You've brought up this point before, and I'm not sure I buy the implicit premise. Specifically, your assumption is that
(a) boys want pretty girls and
(b) girls want pretty boys.
I think (a) is largely true. (Yeah, the world is a big place, you know ten guys who care only about the size of a woman's heart, blah blah.) I am far less convinced that (b) is true. Of course girls want boys are intelligent, wealthy, kind, have a great sense of humor, can cook, are artistic, can win triathlons, etc, etc, and, by the way, are also attractive. But in the real world, they don't get someone with all those qualities, so they have to compromise between them. My experience is certainly that if other qualities like kindness and intelligence and a sense of humor are high, they can be substantially more flexible on appearance than guys in a similar situation.

Now none of this denies your points. It may be that, even when "ugly men" is replaced by "men who are pricks", what you are saying holds true. But I'd have to see it scientifically tested to believe it. We can all see whether guys chatting up girls are ugly; what we can't see so easily is whether they have decent personalities or not.

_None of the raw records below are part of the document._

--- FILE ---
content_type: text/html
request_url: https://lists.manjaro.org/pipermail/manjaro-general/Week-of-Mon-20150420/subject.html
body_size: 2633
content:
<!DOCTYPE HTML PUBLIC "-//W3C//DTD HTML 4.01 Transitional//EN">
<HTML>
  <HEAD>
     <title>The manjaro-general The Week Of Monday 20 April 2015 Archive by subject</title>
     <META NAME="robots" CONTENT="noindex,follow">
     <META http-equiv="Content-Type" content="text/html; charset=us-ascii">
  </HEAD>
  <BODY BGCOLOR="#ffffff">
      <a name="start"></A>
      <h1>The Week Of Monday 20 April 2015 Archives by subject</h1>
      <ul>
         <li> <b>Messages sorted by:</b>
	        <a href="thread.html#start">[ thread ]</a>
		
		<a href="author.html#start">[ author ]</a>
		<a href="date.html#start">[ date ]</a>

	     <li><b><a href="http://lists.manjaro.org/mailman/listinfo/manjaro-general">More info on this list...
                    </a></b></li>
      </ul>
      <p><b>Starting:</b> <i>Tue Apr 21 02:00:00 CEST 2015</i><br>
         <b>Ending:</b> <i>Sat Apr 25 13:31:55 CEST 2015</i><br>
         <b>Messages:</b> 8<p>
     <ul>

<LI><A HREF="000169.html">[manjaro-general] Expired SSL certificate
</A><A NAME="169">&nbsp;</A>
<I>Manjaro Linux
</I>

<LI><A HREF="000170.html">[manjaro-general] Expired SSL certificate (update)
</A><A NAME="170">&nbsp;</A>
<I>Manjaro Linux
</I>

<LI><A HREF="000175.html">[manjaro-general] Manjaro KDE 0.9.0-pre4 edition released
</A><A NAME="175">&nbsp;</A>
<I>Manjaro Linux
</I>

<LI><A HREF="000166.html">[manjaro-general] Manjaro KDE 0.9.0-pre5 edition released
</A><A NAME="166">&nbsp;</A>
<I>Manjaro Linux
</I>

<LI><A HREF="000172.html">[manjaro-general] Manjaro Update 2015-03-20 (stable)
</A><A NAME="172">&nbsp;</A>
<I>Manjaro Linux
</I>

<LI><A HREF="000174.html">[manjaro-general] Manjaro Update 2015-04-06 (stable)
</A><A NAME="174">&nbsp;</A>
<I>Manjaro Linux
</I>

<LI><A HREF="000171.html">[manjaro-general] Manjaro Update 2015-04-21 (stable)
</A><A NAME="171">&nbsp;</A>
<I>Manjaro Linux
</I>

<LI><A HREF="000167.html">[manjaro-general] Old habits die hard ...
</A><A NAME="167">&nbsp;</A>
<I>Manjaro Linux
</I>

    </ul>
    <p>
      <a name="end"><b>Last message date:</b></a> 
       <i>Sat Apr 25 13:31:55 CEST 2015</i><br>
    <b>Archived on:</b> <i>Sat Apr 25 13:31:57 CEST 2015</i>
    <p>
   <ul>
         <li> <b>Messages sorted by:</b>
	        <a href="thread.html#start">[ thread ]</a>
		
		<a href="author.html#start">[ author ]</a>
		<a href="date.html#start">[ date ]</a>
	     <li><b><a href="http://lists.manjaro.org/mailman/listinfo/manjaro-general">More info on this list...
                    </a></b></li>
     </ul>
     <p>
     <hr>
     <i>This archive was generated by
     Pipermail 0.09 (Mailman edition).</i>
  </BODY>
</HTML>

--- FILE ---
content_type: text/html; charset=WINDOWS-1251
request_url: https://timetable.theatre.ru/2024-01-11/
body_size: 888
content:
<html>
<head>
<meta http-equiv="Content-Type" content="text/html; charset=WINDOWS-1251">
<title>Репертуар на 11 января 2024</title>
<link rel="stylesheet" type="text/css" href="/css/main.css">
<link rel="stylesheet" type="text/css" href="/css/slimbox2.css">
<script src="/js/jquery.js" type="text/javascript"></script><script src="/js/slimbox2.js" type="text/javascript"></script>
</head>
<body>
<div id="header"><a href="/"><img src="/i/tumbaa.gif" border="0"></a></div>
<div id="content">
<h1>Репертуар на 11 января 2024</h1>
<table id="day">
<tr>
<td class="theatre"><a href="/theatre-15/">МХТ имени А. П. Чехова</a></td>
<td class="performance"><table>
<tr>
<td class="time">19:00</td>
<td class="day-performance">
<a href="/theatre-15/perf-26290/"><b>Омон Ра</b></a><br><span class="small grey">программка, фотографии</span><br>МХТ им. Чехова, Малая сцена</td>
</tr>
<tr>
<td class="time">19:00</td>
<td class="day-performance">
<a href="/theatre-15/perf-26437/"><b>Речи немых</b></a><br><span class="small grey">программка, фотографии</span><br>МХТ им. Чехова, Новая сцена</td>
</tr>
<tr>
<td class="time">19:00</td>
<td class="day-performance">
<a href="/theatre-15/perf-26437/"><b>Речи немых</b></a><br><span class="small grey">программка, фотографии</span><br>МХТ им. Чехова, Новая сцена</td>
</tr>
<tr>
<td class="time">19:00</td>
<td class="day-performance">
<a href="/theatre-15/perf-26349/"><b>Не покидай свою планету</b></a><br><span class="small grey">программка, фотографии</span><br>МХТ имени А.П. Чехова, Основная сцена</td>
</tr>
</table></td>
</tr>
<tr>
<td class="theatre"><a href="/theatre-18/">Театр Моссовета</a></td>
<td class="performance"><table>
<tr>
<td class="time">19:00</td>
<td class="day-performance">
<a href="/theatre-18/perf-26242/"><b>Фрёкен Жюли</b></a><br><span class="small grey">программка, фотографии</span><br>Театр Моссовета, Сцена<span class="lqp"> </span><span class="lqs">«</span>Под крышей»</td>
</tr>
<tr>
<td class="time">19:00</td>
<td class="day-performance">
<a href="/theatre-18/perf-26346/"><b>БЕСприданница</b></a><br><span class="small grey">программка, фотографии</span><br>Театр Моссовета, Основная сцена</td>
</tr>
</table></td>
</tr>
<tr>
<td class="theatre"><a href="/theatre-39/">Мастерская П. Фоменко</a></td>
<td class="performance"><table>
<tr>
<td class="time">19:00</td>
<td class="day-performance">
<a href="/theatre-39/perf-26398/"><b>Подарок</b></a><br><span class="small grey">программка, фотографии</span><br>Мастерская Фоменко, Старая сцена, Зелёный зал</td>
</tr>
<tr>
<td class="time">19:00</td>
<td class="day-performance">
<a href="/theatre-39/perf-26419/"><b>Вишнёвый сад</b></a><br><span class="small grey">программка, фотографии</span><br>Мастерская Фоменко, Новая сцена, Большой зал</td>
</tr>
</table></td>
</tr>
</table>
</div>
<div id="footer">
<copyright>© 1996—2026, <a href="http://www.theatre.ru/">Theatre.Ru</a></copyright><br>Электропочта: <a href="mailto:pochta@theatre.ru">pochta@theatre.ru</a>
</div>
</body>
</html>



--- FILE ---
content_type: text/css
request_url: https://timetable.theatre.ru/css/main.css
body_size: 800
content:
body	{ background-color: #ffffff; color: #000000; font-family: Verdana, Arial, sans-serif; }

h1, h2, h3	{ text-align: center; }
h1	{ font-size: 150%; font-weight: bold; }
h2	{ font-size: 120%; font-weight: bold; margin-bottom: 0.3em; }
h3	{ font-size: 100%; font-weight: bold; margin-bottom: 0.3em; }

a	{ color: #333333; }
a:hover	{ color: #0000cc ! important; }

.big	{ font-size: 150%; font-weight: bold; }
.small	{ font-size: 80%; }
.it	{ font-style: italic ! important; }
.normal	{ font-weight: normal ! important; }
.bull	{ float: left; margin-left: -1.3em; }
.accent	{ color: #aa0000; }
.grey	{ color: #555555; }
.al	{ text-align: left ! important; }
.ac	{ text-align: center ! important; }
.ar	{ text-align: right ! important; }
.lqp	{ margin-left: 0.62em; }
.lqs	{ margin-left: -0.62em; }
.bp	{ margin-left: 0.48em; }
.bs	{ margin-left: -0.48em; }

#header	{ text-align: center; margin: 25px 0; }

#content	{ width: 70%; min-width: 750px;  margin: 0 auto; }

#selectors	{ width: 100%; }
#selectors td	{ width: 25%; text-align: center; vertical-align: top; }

The fact that Kevin Federline (who appears to possess neither looks nor personality) was able to seduce Britney Spears
(a) is merely one anecdote, and may be completely unrepresentative and
(b) may provide us with simply one more piece of evidence of the way that drugs and alcohol can *severely* imapir judgement and
(c) may indicate that Ms Spears, in spite of her looks, is not quite as desirable a catch in real life as she appears on TV; that there is a point at which, no matter how pretty a girl may be, in the eyes of a normal male her looks simply cannot fully compensate for her personality.

Marie-Therese Leukart

I would like the following information:
1. Name of Author
2. Name of Publication where this article has been published.
3. Details about the experiment conducted.
4. Is the word "Self- confidence" defined in this article? for example differentiated from "Seklf-Efficiacy"?.
5. I am searching for articles that make above distinction, for the Thesis on which I am working on. In addition I need published experiments on this subject.
6. CI am grateful for any help you can give me.

Marie-Therese leukart.

P. S.: I am an American studing in Germany.